Another unintended consequence of the push for electrification is that rogue actors will have an easier time committing a cyber attack. “As more electric cars are online, this risk grows,” the Energy Department warns. President Biden has warned that vehicles made in China would collect sensitive data about Americans and even mess with the grid.
I’m convinced by my dear friend, Dan, who has been working in the renewable energy industry for over a decade, that we need to transition away from fossil fuels. But if we are going to push for a future of electric cars, we need to add a whole lot more of energy to the grid. One hopeful approach could involve fusion, which could deliver limitless energy without any environmental cost. But, here too, we see that China is beating us to the finish line.

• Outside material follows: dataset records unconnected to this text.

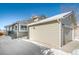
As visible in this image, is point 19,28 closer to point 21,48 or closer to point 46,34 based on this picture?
point 21,48

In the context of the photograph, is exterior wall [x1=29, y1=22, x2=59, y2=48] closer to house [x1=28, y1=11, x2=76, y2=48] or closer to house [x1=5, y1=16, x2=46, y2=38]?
house [x1=28, y1=11, x2=76, y2=48]

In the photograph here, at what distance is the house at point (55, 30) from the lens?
109 inches

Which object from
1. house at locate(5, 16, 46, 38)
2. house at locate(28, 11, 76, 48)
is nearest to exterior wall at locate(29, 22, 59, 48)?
house at locate(28, 11, 76, 48)

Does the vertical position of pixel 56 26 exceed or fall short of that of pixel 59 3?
it falls short

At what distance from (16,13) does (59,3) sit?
74 centimetres

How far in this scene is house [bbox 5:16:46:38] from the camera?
9.30ft

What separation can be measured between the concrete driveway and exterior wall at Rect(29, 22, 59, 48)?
0.13 m

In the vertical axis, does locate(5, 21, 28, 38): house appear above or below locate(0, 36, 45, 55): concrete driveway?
above

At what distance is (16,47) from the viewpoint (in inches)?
112

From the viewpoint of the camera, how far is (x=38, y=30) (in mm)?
2887

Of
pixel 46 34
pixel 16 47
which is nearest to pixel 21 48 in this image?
pixel 16 47
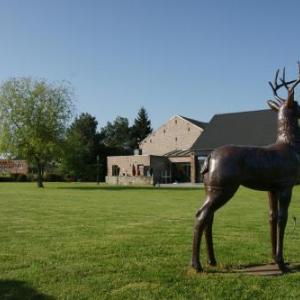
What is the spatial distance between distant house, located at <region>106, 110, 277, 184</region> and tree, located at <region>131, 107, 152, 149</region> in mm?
31598

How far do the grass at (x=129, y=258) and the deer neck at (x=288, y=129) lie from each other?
1.92 metres

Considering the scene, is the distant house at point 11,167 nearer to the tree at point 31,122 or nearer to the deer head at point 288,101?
the tree at point 31,122

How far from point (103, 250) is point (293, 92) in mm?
4625

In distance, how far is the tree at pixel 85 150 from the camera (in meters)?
69.9

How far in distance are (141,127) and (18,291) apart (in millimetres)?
94676

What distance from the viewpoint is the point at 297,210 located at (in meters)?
18.0

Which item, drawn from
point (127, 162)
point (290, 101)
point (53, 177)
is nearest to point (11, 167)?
point (53, 177)

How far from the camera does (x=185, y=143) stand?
208ft

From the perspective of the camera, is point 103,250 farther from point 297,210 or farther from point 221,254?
point 297,210

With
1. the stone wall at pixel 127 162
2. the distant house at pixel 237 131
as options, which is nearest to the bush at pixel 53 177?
the stone wall at pixel 127 162

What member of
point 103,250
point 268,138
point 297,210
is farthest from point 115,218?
point 268,138

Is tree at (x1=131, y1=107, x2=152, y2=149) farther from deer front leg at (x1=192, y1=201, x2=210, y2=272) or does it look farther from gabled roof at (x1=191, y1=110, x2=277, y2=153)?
deer front leg at (x1=192, y1=201, x2=210, y2=272)

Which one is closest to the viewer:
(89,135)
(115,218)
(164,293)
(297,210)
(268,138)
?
(164,293)

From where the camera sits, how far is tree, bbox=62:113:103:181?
69.9m
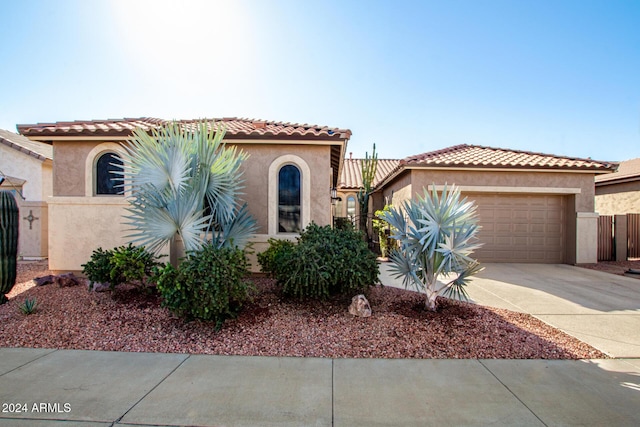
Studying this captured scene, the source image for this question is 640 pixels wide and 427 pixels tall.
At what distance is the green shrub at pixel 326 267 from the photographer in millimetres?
5922

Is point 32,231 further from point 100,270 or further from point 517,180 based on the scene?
point 517,180

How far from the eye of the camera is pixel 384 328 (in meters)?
5.46

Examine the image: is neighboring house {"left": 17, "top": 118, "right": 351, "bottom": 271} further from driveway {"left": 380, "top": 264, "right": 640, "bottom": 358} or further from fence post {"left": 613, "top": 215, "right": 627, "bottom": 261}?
fence post {"left": 613, "top": 215, "right": 627, "bottom": 261}

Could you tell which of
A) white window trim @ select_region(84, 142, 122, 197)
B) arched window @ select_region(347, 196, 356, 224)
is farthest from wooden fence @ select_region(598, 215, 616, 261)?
white window trim @ select_region(84, 142, 122, 197)

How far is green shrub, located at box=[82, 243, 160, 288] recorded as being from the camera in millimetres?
6426

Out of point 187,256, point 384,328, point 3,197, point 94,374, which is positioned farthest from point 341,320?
point 3,197

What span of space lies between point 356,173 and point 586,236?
14.0m

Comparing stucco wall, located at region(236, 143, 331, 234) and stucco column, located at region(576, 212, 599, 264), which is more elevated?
stucco wall, located at region(236, 143, 331, 234)

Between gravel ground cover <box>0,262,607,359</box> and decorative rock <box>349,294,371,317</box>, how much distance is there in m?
0.12

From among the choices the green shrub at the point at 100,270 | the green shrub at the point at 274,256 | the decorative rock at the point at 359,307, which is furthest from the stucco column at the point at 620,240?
the green shrub at the point at 100,270

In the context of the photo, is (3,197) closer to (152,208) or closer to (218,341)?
(152,208)

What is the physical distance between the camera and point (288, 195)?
9.01m

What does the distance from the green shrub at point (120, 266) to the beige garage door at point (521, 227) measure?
1104 centimetres

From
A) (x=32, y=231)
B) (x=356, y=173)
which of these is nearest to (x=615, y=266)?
(x=356, y=173)
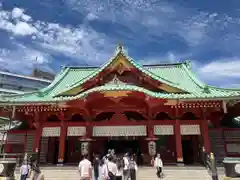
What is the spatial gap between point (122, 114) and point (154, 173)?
4.99m

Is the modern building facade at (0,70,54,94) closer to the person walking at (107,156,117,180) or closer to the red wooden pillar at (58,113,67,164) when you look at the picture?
the red wooden pillar at (58,113,67,164)

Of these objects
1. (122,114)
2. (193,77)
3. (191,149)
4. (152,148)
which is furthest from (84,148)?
(193,77)

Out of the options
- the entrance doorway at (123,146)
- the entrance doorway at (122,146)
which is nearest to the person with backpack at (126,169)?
the entrance doorway at (123,146)

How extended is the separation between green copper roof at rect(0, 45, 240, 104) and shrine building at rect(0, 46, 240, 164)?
0.07 m

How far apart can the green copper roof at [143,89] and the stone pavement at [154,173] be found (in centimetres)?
457

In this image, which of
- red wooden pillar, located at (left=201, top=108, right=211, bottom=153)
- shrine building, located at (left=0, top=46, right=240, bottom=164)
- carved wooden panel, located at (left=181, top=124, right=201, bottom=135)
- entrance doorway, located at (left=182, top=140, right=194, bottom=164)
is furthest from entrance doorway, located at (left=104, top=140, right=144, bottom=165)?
red wooden pillar, located at (left=201, top=108, right=211, bottom=153)

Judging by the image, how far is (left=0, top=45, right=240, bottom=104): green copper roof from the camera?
15641 mm

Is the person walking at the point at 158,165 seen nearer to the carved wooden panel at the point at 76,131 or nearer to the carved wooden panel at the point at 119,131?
the carved wooden panel at the point at 119,131

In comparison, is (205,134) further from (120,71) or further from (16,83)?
(16,83)

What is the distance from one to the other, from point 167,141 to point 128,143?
3.61 m

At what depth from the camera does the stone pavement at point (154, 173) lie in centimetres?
1362

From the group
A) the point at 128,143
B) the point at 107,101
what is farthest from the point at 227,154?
the point at 107,101

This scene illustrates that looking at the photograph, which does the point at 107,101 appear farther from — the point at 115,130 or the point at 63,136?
the point at 63,136

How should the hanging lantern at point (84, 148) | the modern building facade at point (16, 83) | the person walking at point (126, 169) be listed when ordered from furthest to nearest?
the modern building facade at point (16, 83)
the hanging lantern at point (84, 148)
the person walking at point (126, 169)
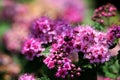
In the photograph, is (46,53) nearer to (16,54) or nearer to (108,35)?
(108,35)

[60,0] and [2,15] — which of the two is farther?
[60,0]

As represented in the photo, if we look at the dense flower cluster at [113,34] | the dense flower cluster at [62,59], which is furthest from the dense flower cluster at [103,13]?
the dense flower cluster at [62,59]

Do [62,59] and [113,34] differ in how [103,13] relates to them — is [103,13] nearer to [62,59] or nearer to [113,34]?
[113,34]

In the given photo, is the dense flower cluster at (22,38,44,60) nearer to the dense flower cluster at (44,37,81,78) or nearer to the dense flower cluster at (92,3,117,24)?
the dense flower cluster at (44,37,81,78)

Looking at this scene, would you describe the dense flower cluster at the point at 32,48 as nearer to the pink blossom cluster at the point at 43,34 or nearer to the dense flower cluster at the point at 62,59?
the pink blossom cluster at the point at 43,34

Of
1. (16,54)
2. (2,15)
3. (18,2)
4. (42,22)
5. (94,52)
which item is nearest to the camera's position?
(94,52)

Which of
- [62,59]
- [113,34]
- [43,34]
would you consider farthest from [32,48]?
[113,34]

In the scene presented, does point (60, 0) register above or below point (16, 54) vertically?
above

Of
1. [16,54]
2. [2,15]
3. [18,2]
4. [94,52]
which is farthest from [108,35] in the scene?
[18,2]

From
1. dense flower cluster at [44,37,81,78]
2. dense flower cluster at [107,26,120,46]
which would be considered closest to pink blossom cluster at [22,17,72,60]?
dense flower cluster at [44,37,81,78]
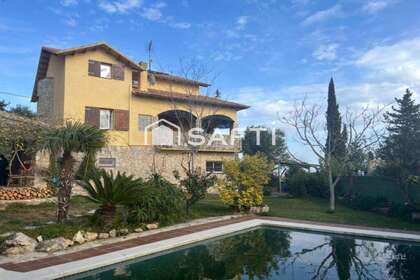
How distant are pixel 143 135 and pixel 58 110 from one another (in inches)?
211

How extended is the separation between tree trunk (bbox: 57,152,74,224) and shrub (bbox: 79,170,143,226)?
1.71 ft

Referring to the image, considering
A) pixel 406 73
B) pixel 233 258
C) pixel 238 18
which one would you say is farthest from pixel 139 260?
pixel 406 73

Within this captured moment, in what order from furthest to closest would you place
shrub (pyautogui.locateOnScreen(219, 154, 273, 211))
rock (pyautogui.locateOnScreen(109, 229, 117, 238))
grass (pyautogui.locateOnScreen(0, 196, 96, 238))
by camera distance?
1. shrub (pyautogui.locateOnScreen(219, 154, 273, 211))
2. rock (pyautogui.locateOnScreen(109, 229, 117, 238))
3. grass (pyautogui.locateOnScreen(0, 196, 96, 238))

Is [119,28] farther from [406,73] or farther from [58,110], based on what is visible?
[406,73]

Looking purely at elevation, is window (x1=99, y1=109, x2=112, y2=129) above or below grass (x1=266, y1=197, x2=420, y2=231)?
above

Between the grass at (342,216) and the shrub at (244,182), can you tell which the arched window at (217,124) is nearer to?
the grass at (342,216)

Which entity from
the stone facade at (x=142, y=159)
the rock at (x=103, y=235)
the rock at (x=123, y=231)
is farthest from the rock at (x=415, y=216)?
the stone facade at (x=142, y=159)

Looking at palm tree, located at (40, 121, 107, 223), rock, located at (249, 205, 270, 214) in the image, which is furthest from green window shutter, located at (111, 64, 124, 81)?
rock, located at (249, 205, 270, 214)

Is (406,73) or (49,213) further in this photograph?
(406,73)

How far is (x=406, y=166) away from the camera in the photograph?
18688 millimetres

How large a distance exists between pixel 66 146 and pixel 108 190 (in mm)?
1912

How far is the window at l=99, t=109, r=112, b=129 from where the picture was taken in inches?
896

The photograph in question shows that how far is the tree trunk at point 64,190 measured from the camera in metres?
11.6

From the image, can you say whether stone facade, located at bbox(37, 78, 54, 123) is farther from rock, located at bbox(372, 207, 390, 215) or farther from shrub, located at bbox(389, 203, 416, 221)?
shrub, located at bbox(389, 203, 416, 221)
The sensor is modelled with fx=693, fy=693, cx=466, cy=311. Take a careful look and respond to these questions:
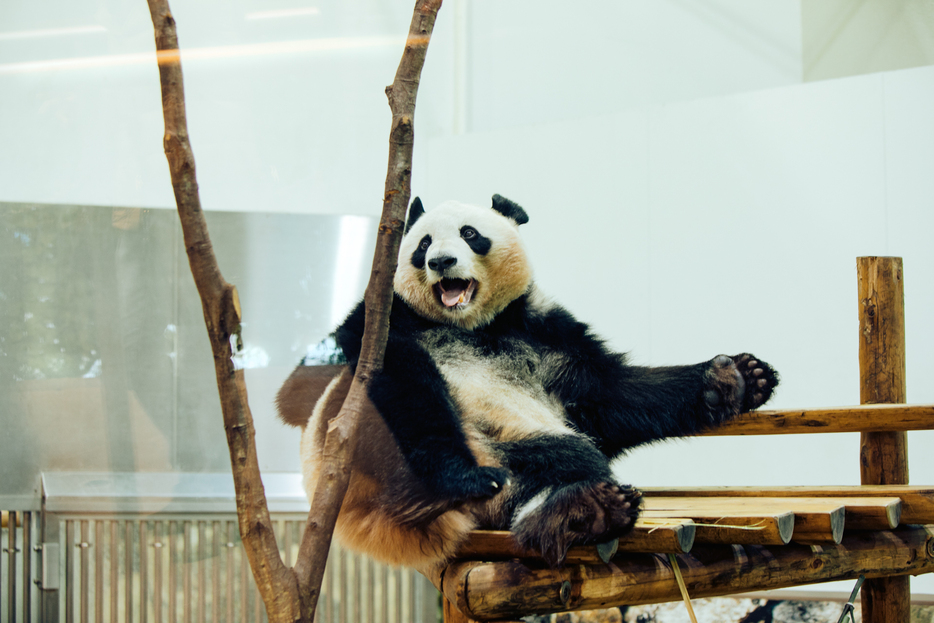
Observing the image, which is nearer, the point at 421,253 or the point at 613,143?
the point at 421,253

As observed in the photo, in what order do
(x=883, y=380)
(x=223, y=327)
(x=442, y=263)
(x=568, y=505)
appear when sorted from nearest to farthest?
(x=223, y=327), (x=568, y=505), (x=442, y=263), (x=883, y=380)

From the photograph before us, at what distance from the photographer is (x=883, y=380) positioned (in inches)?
87.1

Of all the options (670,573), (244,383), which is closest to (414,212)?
(244,383)

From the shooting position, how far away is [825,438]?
2.94 metres

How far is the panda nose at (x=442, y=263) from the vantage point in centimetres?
177

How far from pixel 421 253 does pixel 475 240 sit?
0.15 metres

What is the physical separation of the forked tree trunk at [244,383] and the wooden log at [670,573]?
304 mm

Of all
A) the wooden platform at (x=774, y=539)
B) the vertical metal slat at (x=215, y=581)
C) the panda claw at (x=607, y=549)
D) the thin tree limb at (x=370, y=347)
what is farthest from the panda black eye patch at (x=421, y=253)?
the vertical metal slat at (x=215, y=581)

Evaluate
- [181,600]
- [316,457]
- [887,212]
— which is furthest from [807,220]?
[181,600]

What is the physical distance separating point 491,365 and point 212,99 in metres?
2.01

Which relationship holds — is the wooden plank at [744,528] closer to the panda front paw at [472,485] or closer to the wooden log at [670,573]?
the wooden log at [670,573]

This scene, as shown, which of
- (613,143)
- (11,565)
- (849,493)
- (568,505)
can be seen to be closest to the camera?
(568,505)

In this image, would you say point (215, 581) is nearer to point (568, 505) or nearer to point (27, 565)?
point (27, 565)

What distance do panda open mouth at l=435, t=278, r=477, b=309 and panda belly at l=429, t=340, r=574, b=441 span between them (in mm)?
104
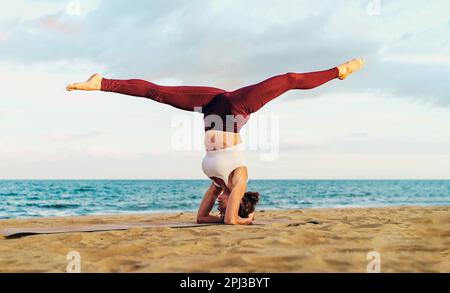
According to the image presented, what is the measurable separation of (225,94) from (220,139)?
52 centimetres

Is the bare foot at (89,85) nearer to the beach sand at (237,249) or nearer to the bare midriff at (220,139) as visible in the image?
the bare midriff at (220,139)

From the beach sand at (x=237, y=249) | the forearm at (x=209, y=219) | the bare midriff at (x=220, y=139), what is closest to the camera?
the beach sand at (x=237, y=249)

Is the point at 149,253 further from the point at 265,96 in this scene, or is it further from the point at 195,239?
the point at 265,96

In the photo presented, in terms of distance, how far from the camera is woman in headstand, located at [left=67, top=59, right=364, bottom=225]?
5.51 metres

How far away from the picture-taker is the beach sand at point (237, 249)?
343cm

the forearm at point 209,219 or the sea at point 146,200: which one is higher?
the forearm at point 209,219

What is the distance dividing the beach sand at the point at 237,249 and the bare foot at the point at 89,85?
4.98 feet

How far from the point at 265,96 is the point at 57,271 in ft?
10.1

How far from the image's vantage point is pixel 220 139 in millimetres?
5691

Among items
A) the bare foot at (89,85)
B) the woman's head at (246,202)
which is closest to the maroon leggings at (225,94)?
the bare foot at (89,85)

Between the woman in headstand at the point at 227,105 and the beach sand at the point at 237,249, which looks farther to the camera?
the woman in headstand at the point at 227,105
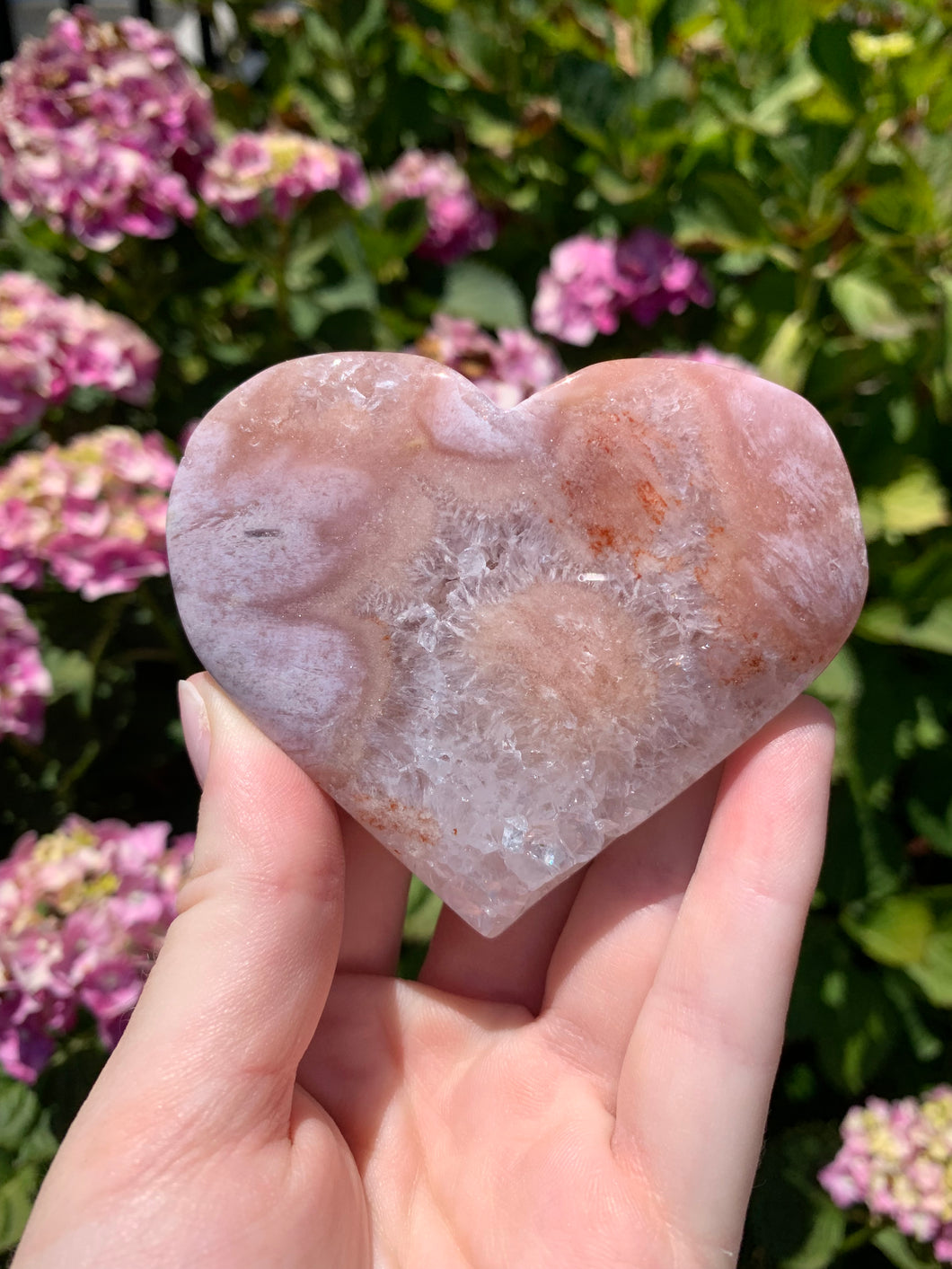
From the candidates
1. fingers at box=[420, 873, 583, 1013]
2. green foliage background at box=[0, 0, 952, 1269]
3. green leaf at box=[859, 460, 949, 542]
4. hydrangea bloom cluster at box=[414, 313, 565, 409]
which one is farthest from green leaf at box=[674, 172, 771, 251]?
fingers at box=[420, 873, 583, 1013]

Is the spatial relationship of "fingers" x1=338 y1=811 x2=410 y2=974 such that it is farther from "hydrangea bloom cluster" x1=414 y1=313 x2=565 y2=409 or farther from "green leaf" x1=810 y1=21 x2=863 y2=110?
"green leaf" x1=810 y1=21 x2=863 y2=110

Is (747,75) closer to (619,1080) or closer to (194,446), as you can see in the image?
(194,446)

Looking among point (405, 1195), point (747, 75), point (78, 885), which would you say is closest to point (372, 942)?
point (405, 1195)

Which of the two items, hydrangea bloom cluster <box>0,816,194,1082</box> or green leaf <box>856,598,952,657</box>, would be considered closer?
hydrangea bloom cluster <box>0,816,194,1082</box>

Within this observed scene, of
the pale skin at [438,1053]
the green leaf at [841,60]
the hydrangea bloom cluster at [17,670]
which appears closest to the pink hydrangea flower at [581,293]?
the green leaf at [841,60]

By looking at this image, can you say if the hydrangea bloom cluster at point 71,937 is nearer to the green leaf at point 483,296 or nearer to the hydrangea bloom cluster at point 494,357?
the hydrangea bloom cluster at point 494,357

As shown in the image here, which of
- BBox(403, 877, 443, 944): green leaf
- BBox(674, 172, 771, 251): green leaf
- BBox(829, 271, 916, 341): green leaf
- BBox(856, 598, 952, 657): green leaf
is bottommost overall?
BBox(403, 877, 443, 944): green leaf
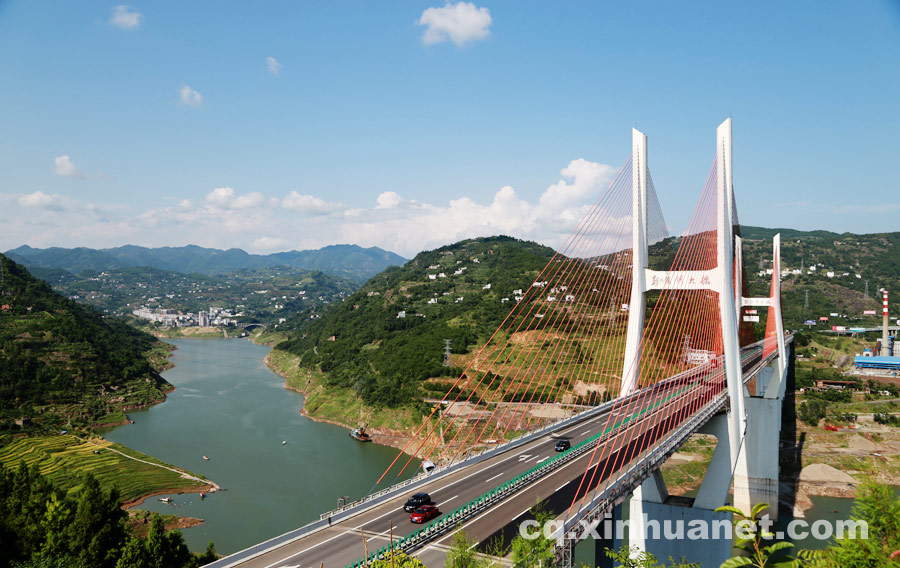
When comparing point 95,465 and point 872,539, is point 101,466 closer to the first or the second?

China isn’t just outspending us. They are outsmarting us. The Asian superpower has ten times as many Ph.D.s in fusion science and engineering as the U.S., and crews in China work around the clock and only break for the Lunar New Year.
The issue of immigration propelled Trump to the forefront of American politics in 2016. But the anger about unchecked immigration will be nothing compared to the anger when it becomes prohibitively expensive for Americans to buy gas powered vehicles and when there won’t be enough electricity on the grid to power the things that Americans will be forced to buy. Moreover, there is a real danger if we mandate a move away from fossil fuels, while simultaneously handing the keys to China. In other words, it is crazy to mandate electric vehicles while also allowing China to control all the critical minerals that create the batteries for those cars.